▶ _Trecho do texto_:
O Realismo Socialista era
uma literatura que se propunha a reproduzir “personagens típicos em situações
típicas”. Para evitar o individualismo burguês (a ficção centrada em heróis
individuais) e a alienação das vanguardas (cujas obras falavam de um mundo que
só o autor entendia) o Realismo Socialista pretendia ser um retrato cru e
sincero da sociedade. Queria mostrar “a vida como ela é”. Ora, a vida é mais
complexa do que qualquer fórmula. O Realismo Socialista produzia tipos e lhes
dava nomes; os tipos nunca pareciam com gente de verdade, e sim com caricaturas
ideológicas.
Lembro sempre disto quando
vejo essas novelas de TV onde os autores, geralmente sujeitos que ganham 100 mil
reais por mês e moram num condomínio da Barra da Tijuca, tentam reproduzir o
modo de ser, de vestir, de falar e de agir dos pobres, ou, mais precisamente, da
classe C+, C-, D+ e demais tabulações alfabéticas baseadas no número de
eletrodomésticos existente em cada lar.

▶ _Tarefa proposta_:
Copie integralmente o texto sobre o Realismo Socialista e as novelas de TV, sem mudar nada. O material seguinte provém de outra fonte.

▶ _Material fornecido_:
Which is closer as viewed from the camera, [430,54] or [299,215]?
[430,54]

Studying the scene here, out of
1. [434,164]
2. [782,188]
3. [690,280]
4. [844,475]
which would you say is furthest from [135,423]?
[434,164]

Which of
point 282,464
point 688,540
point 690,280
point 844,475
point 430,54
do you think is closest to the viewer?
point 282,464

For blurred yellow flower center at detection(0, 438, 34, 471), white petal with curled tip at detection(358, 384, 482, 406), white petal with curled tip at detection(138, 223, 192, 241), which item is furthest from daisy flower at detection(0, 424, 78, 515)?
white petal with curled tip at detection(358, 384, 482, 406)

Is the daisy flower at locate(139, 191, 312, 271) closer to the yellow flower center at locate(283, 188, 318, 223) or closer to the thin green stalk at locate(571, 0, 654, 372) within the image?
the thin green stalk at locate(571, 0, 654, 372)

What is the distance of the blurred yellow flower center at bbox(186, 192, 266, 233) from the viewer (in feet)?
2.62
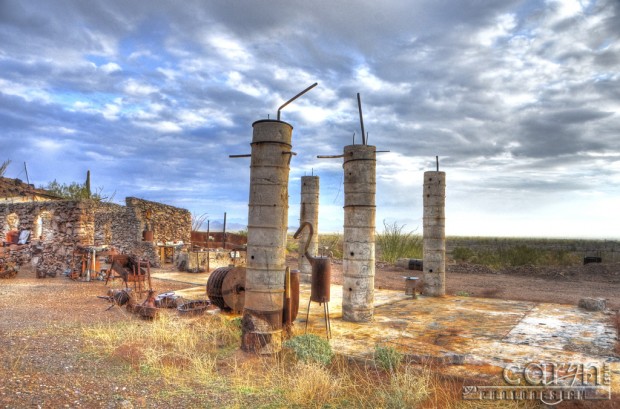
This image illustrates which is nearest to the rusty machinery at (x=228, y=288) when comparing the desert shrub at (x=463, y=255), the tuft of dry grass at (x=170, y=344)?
the tuft of dry grass at (x=170, y=344)

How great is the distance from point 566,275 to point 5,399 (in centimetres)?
1839

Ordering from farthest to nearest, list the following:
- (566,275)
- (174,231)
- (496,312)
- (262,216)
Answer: (174,231) → (566,275) → (496,312) → (262,216)

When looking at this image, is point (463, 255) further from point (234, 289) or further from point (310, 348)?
point (310, 348)

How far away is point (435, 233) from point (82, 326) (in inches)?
351

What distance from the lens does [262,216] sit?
6.40 metres

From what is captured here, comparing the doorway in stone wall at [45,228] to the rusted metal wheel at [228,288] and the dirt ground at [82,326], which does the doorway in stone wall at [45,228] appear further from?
the rusted metal wheel at [228,288]

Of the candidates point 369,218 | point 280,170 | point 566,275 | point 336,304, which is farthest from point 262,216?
point 566,275

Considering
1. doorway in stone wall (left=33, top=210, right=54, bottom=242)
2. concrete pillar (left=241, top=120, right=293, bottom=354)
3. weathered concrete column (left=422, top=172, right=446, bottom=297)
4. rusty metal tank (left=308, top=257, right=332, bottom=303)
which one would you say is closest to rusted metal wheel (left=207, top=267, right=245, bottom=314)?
rusty metal tank (left=308, top=257, right=332, bottom=303)

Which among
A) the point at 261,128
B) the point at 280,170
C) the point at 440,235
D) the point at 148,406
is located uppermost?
the point at 261,128

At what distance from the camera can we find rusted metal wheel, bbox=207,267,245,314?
27.7 ft

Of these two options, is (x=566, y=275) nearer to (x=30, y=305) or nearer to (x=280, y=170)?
(x=280, y=170)

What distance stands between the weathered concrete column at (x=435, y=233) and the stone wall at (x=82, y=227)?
40.2 ft

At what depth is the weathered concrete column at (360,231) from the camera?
8453mm

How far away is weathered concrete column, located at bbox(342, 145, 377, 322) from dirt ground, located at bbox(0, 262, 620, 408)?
421cm
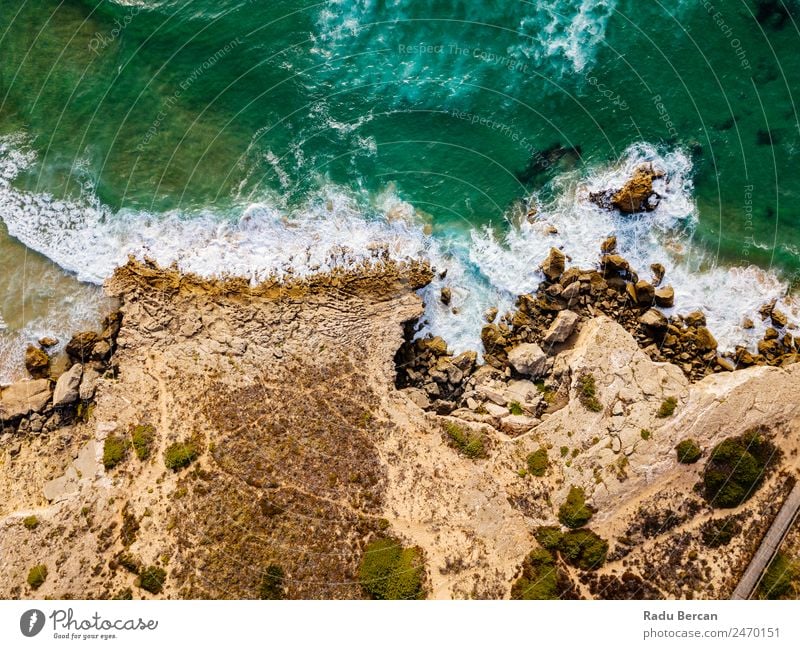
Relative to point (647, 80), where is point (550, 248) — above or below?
below

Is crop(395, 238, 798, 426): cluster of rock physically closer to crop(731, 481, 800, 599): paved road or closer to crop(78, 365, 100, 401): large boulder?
crop(731, 481, 800, 599): paved road

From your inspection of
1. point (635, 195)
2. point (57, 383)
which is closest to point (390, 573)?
point (57, 383)

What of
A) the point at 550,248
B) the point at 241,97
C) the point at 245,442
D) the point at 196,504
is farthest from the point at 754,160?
the point at 196,504

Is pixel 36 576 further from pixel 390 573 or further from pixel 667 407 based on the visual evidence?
pixel 667 407

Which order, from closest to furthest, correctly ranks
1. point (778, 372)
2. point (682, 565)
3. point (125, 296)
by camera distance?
point (682, 565) → point (778, 372) → point (125, 296)

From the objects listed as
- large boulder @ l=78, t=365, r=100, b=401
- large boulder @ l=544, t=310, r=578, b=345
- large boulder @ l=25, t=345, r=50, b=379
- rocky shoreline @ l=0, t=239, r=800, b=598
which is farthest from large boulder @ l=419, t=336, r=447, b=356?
large boulder @ l=25, t=345, r=50, b=379

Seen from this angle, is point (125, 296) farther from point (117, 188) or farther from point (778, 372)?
point (778, 372)

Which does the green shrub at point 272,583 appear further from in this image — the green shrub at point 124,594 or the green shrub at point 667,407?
the green shrub at point 667,407
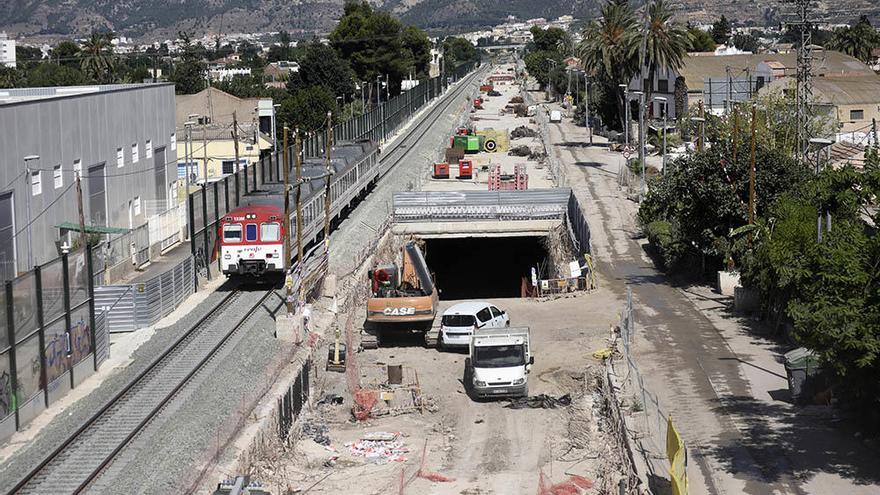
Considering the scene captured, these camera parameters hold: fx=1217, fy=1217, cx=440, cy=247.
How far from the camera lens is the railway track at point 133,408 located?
25.1 meters

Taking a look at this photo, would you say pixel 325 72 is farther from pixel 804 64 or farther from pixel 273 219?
pixel 273 219

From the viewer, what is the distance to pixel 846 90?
8950cm

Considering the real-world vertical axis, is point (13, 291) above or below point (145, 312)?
above

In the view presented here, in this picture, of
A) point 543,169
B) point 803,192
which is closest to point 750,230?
point 803,192

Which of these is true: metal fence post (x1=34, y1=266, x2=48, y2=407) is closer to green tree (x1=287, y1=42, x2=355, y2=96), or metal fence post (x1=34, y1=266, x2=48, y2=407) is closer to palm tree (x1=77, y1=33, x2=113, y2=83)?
green tree (x1=287, y1=42, x2=355, y2=96)

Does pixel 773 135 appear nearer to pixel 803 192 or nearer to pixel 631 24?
pixel 803 192

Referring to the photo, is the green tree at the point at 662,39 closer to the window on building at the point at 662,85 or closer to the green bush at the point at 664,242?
the window on building at the point at 662,85

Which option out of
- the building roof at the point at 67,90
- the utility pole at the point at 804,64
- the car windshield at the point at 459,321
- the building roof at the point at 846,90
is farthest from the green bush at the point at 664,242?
the building roof at the point at 846,90

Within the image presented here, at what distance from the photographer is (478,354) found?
108 ft

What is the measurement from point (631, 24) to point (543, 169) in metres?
14.7

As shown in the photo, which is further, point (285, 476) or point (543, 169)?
point (543, 169)

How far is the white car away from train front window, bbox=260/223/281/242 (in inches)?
317

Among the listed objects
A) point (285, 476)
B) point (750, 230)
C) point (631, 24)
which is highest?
point (631, 24)

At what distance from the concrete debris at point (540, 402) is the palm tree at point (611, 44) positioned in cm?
6112
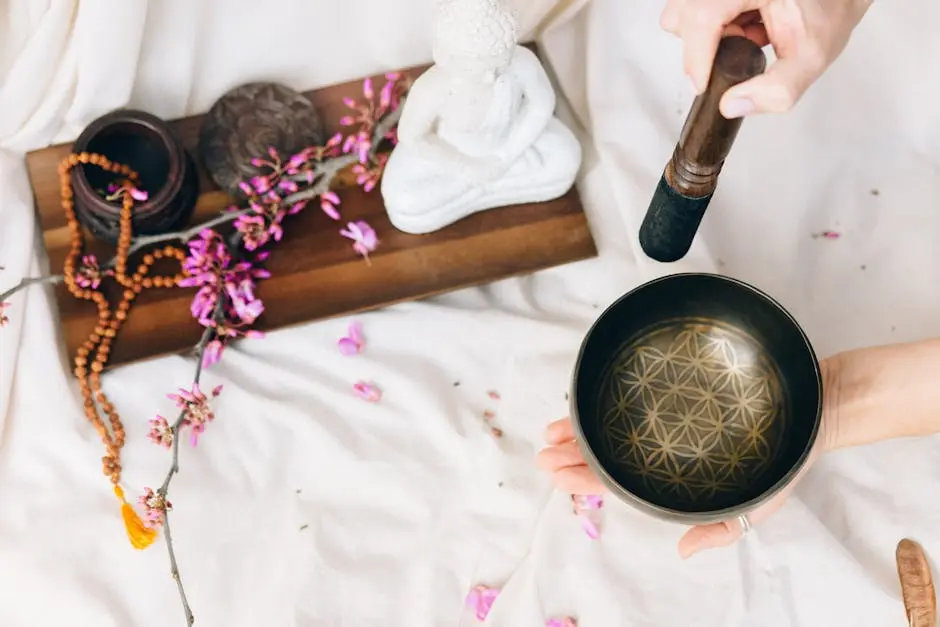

▶ _Resposta a seguir_:
O Realismo Socialista era
uma literatura que se propunha a reproduzir “personagens típicos em situações
típicas”. Para evitar o individualismo burguês (a ficção centrada em heróis
individuais) e a alienação das vanguardas (cujas obras falavam de um mundo que
só o autor entendia) o Realismo Socialista pretendia ser um retrato cru e
sincero da sociedade. Queria mostrar “a vida como ela é”. Ora, a vida é mais
complexa do que qualquer fórmula. O Realismo Socialista produzia tipos e lhes
dava nomes; os tipos nunca pareciam com gente de verdade, e sim com caricaturas
ideológicas.
Lembro sempre disto quando
vejo essas novelas de TV onde os autores, geralmente sujeitos que ganham 100 mil
reais por mês e moram num condomínio da Barra da Tijuca, tentam reproduzir o
modo de ser, de vestir, de falar e de agir dos pobres, ou, mais precisamente, da
classe C+, C-, D+ e demais tabulações alfabéticas baseadas no número de
eletrodomésticos existente em cada lar.